### 課題文:
以下に示す表示体についての本文から、「被覆層を設けると、反射層の損傷や劣化を生じ難くすることができる。」から「の損傷や劣化を生じ難くする。」までの部分を一字一句違えずに再掲してください。

### 本文ブロック:
• • • • • • •

被覆層を設けると、反射層の損傷や劣化を生じ難くすることができる。
【0012】
本発明の更に他の側面によると、第1面とその裏面である第2面とを有しているレリーフ層であって、前記第1面は第1領域及び第2領域を含み、前記第1領域は、前記第1領域の全体に亘って広がった第1平坦領域と、前記第1平坦領域に対して各々が平行であり、前記第1平坦領域を含む平面から第1距離だけ離間し、島状に分布した複数の第1サブ領域とで構成され、前記第2領域は、前記第1平坦領域に対して平行な第2平坦領域と、前記第2平坦領域に対して各々が平行であり、前記第2平坦領域を含む平面から前記第1距離とは異なる第2距離だけ離間し、島状に分布した複数の第2サブ領域とで構成されたレリーフ層と、前記第1領域及び前記第2領域をコンフォーマルに被覆した反射層と、前記反射層を被覆するとともに、前記反射層から剥離可能な光透過性の被覆層とを備え、前記第1領域に対応した第1部分と前記第2領域に対応した第2部分との各々は、前記レリーフ層と白色光を射出する光源との間に前記反射層及び前記被覆層を介在させて反射光を肉眼で観察する第1観察条件、及び、前記被覆層を前記反射層から剥離し、前記光源と前記レリーフ層との間に前記反射層を介在させて反射光を肉眼で観察する第2観察条件の少なくとも一方で有彩色を表示し、前記第1部分及び前記第2部分は、前記第1観察条件及び前記第2観察条件の一方のもとでは異なる色に見え、他方のもとでは同じ色に見える表示体が提供される。
【0013】
被覆層を剥離すると、隣接領域の屈折率が変化する。従って、上記と同様の色変化を生じさせることができる。また、被覆層は、反射層の損傷や劣化を生じ難くする。
【0014】
この表示体では、レリーフ層は光透過性であってもよく、遮光性であってもよい。それ故、この表示体を物品に支持させる場合、その物品のうち表示体を支持する部分も、光透過性であってもよく、遮光性であってもよい。
【0015】
この表示体では、剥離した被覆層を肉眼で観察しても、上記の色変化を生じさせる特徴は見出せない。このことから、隣接領域の屈折率の変化に伴って、上記の色変化を生じたことが分かる。これと同様の変化を、印刷などの他の技術によって生じさせることは不可能である。

• • • • • • •

### データ行:
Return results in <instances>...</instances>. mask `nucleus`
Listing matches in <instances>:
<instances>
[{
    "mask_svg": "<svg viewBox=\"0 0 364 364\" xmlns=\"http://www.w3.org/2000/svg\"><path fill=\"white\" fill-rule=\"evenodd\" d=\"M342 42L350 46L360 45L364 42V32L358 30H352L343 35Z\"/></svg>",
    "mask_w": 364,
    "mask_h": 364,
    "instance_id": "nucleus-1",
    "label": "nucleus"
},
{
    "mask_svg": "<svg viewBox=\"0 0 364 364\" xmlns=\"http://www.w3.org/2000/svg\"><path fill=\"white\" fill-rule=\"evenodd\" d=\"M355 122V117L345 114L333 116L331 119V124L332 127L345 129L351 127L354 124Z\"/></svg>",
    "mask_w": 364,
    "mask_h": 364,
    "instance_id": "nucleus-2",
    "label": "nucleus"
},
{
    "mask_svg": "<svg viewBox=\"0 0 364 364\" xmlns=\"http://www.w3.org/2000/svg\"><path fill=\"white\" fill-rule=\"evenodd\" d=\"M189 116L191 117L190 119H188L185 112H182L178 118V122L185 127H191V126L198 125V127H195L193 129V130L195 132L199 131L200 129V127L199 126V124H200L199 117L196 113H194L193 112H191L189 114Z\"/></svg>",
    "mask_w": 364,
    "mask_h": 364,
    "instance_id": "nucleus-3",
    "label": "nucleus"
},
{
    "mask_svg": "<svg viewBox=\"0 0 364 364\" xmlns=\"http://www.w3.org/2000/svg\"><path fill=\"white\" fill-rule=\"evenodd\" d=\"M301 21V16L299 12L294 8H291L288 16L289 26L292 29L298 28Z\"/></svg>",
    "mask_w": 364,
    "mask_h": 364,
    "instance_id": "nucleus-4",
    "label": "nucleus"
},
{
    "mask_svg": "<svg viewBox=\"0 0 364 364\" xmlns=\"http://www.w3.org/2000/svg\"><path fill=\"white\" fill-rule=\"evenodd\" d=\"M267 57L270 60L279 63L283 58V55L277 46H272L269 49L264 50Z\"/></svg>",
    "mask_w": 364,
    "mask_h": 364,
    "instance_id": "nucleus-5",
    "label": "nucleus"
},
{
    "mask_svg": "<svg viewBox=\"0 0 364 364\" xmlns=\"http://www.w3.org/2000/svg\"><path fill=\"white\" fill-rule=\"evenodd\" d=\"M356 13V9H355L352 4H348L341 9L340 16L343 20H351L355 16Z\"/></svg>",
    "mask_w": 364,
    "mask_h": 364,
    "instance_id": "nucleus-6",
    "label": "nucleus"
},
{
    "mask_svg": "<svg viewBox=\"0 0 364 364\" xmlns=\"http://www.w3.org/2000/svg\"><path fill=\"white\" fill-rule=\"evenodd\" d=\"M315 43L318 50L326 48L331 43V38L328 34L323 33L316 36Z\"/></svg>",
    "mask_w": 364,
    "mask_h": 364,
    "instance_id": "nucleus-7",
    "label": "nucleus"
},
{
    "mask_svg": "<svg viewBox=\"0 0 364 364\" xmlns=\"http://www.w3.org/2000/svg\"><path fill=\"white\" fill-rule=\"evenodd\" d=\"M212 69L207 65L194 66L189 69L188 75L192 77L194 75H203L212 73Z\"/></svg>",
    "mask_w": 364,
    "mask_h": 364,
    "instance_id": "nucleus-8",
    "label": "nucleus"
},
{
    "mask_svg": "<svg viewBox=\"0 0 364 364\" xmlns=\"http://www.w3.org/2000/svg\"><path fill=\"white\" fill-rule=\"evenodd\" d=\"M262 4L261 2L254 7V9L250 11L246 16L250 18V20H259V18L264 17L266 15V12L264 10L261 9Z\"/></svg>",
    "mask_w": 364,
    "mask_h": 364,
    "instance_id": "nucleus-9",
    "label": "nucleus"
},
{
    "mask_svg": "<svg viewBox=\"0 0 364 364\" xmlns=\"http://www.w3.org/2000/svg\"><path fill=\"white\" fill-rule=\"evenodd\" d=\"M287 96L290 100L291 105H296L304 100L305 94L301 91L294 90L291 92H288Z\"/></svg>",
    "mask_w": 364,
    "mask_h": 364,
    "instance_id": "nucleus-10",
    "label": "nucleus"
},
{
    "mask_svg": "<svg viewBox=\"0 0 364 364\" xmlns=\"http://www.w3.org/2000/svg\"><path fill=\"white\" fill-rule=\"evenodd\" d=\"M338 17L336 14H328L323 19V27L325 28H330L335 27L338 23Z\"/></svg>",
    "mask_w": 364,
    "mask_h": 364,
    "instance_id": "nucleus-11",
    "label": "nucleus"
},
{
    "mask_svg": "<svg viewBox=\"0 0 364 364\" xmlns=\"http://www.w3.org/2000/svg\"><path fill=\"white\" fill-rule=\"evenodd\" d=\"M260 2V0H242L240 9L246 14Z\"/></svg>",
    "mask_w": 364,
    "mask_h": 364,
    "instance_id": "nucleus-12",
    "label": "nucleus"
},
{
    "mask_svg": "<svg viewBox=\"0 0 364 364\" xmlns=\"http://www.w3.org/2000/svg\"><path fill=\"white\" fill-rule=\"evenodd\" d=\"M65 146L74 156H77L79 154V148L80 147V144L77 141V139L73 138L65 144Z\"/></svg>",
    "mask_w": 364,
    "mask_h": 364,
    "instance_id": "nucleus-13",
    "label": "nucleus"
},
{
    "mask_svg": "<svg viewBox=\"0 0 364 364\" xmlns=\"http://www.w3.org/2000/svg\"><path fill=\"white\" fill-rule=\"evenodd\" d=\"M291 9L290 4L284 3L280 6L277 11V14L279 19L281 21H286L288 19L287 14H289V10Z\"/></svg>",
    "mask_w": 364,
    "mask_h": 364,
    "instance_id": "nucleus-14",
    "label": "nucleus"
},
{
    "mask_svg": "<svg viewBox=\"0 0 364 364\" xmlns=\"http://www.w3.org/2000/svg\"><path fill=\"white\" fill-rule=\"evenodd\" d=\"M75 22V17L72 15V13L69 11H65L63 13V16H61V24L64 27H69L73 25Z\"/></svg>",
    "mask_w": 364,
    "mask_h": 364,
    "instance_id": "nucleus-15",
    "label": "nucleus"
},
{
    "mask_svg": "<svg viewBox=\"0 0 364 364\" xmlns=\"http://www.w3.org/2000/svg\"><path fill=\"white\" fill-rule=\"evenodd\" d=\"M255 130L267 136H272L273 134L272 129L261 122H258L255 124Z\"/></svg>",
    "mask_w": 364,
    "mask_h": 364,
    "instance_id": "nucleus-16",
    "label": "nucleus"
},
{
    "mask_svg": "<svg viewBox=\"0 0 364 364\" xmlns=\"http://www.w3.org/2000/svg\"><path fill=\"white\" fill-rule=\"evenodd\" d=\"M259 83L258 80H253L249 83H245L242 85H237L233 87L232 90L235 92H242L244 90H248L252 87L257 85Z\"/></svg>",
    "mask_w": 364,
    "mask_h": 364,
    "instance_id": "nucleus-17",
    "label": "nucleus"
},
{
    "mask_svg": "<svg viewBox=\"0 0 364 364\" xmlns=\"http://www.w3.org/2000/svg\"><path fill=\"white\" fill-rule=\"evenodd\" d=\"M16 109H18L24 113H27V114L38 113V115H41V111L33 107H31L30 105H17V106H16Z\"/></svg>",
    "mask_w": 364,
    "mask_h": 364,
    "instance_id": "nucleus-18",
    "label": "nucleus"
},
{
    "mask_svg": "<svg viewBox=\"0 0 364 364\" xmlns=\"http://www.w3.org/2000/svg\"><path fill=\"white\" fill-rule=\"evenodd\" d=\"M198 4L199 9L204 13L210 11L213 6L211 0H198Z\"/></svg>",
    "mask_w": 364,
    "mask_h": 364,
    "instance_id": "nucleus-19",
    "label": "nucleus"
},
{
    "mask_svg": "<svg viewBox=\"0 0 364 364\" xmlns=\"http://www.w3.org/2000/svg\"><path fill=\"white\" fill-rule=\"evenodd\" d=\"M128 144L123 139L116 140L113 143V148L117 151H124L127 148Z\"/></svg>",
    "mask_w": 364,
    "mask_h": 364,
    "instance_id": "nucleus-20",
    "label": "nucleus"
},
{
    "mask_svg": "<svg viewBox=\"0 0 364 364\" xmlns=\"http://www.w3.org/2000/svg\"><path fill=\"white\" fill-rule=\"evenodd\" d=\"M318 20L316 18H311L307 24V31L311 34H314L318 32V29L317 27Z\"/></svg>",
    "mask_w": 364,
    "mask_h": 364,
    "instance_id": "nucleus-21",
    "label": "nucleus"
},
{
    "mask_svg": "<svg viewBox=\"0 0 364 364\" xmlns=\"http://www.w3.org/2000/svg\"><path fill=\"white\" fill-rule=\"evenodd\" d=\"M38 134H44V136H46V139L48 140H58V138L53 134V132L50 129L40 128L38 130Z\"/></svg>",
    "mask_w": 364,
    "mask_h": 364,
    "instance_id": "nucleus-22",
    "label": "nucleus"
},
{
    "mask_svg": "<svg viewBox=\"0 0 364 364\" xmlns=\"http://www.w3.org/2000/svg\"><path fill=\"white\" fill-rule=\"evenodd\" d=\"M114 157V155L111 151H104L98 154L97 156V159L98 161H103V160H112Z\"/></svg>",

• • • • • • •

### 記述解答:
被覆層を設けると、反射層の損傷や劣化を生じ難くすることができる。
【0012】
本発明の更に他の側面によると、第1面とその裏面である第2面とを有しているレリーフ層であって、前記第1面は第1領域及び第2領域を含み、前記第1領域は、前記第1領域の全体に亘って広がった第1平坦領域と、前記第1平坦領域に対して各々が平行であり、前記第1平坦領域を含む平面から第1距離だけ離間し、島状に分布した複数の第1サブ領域とで構成され、前記第2領域は、前記第1平坦領域に対して平行な第2平坦領域と、前記第2平坦領域に対して各々が平行であり、前記第2平坦領域を含む平面から前記第1距離とは異なる第2距離だけ離間し、島状に分布した複数の第2サブ領域とで構成されたレリーフ層と、前記第1領域及び前記第2領域をコンフォーマルに被覆した反射層と、前記反射層を被覆するとともに、前記反射層から剥離可能な光透過性の被覆層とを備え、前記第1領域に対応した第1部分と前記第2領域に対応した第2部分との各々は、前記レリーフ層と白色光を射出する光源との間に前記反射層及び前記被覆層を介在させて反射光を肉眼で観察する第1観察条件、及び、前記被覆層を前記反射層から剥離し、前記光源と前記レリーフ層との間に前記反射層を介在させて反射光を肉眼で観察する第2観察条件の少なくとも一方で有彩色を表示し、前記第1部分及び前記第2部分は、前記第1観察条件及び前記第2観察条件の一方のもとでは異なる色に見え、他方のもとでは同じ色に見える表示体が提供される。
【0013】
被覆層を剥離すると、隣接領域の屈折率が変化する。従って、上記と同様の色変化を生じさせることができる。また、被覆層は、反射層の損傷や劣化を生じ難くする。